American symphony orchestra (1961–2011)

The Syracuse Symphony Orchestra (SSO) was a 79-member orchestra located in Syracuse, New York. In its time it was the 43rd largest orchestra in the United States and performed a variety of programs including the Post-Standard Classics Series and M&T Bank Pops Series. The orchestra also operated two youth orchestras in the Syracuse area: the Syracuse Symphony Youth Orchestra and the Syracuse Symphony Youth String Orchestra.

==History==
It was founded in 1961 as a community orchestra by a grant from the Gifford Foundation. Its first music director was Karl Kritz, assisted by Benson Snyder and Carolyn Hopkins. In its first season it performed four subscription concerts at Central High School's Lincoln Auditorium and eight young people's concerts plus one pops concert. By the end of its third season, permanent chamber groups had been formed - a string quartet, a woodwind quintet, a brass quintet and a percussion ensemble.

Assisted by a Ford Foundation Challenge Grant, their budget grew, and recordings were regularly being broadcast on WONO-FM. A new location was found for their regular concerts at Henninger High School, while regional concerts in Watertown, Rome and Cortland followed. In 1975, the orchestra moved into its last home, the Crouse Hinds Theater in the John H. Mulroy Civic Center Theaters at Oncenter.

In 2011, the Syracuse Symphony Orchestra filed Chapter 7 bankruptcy; a core group of forty musicians continued as self-managed Symphony Syracuse. On December 14, 2012, musician-owned and operated organization Musical Associates of Central New York announced their new orchestra in Syracuse, named Symphoria.

On February 17, 2024 Symphoria announced it was changing its name to The Syracuse Orchestra.

==List of Musical Directors==
- Karl Kritz (1961–1969)
- Frederik Prausnitz (1971–1975)
- Christopher Keene (1975–1985)
- Kazuyoshi Akiyama (1985–1992)
- Fabio Mechetti (1992–1999)
- Daniel Hege (1999–2011)

==Programming==
In addition to its main series of programs, the Post-Standard Classics Series, M&T Bank Pops Series, Central New York Community Foundation Family Series, and the Stained Glass Series, the Syracuse Symphony Orchestra took part in local educational youth programs, and free summer parks concerts. It also played for Syracuse Opera performances.

Performances were broadcast twice weekly on WCNY-FM.

==Awards==
In 1999 the orchestra was presented with the Governor's Arts Award in recognition of its activities within the region.

==Finances==
The orchestra was a non-profit organization which was supported in part through its volunteer organization, the Syracuse Symphony Association and a 60-member board of directors. Twice in its history the orchestra had been forced to cut short its season due to budgetary issues.
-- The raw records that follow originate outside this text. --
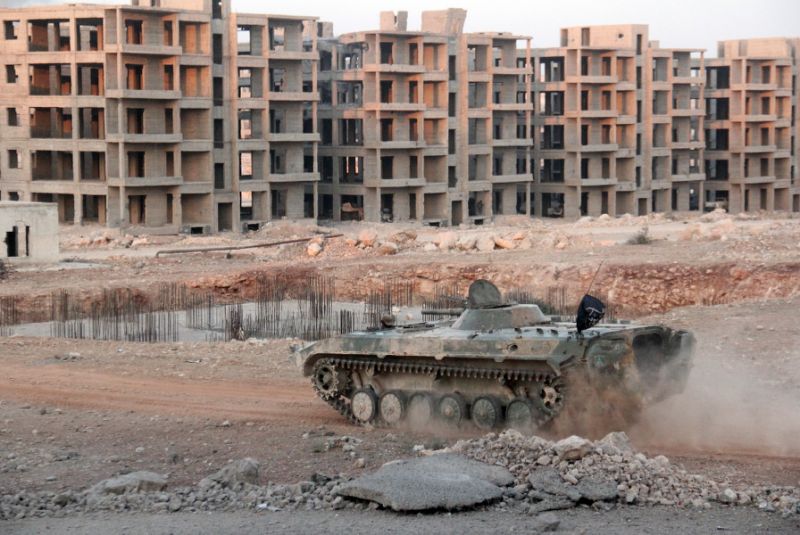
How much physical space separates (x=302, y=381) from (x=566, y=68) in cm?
5673

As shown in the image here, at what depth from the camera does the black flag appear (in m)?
17.0

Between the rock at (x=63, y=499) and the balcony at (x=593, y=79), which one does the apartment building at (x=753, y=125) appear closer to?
the balcony at (x=593, y=79)

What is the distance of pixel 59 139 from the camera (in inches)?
2393

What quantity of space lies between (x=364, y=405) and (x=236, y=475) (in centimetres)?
416

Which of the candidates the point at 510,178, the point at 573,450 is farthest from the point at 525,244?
the point at 573,450

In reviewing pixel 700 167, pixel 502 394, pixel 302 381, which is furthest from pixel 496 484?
pixel 700 167

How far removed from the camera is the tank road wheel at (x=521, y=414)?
17.6 meters

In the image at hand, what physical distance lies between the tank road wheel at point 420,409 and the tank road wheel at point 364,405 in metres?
0.55

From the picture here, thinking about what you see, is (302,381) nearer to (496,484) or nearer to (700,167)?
(496,484)

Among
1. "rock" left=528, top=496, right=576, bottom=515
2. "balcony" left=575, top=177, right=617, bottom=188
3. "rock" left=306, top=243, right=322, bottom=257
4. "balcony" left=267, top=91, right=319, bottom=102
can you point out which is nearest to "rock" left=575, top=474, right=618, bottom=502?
"rock" left=528, top=496, right=576, bottom=515

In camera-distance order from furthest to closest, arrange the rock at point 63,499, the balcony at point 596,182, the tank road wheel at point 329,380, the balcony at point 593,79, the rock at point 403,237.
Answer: the balcony at point 596,182, the balcony at point 593,79, the rock at point 403,237, the tank road wheel at point 329,380, the rock at point 63,499

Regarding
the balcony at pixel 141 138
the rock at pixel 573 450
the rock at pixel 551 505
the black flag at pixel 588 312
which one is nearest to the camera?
the rock at pixel 551 505

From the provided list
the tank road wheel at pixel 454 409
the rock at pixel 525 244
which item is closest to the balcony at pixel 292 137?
the rock at pixel 525 244

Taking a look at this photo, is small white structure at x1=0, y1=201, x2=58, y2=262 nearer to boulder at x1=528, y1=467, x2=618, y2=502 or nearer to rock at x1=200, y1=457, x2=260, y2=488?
rock at x1=200, y1=457, x2=260, y2=488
The first time was in the spring of 1992 and the second in the spring of 2011. In both cases the orchestra could not raise enough funds to cover its operating budget for the year.

In early April 2011, the orchestra announced plans to file for bankruptcy under Chapter 7, a chapter of the U.S. bankruptcy code that indicates that the organization planned to liquidate itself and go out of operation. Unfunded pension obligations were blamed.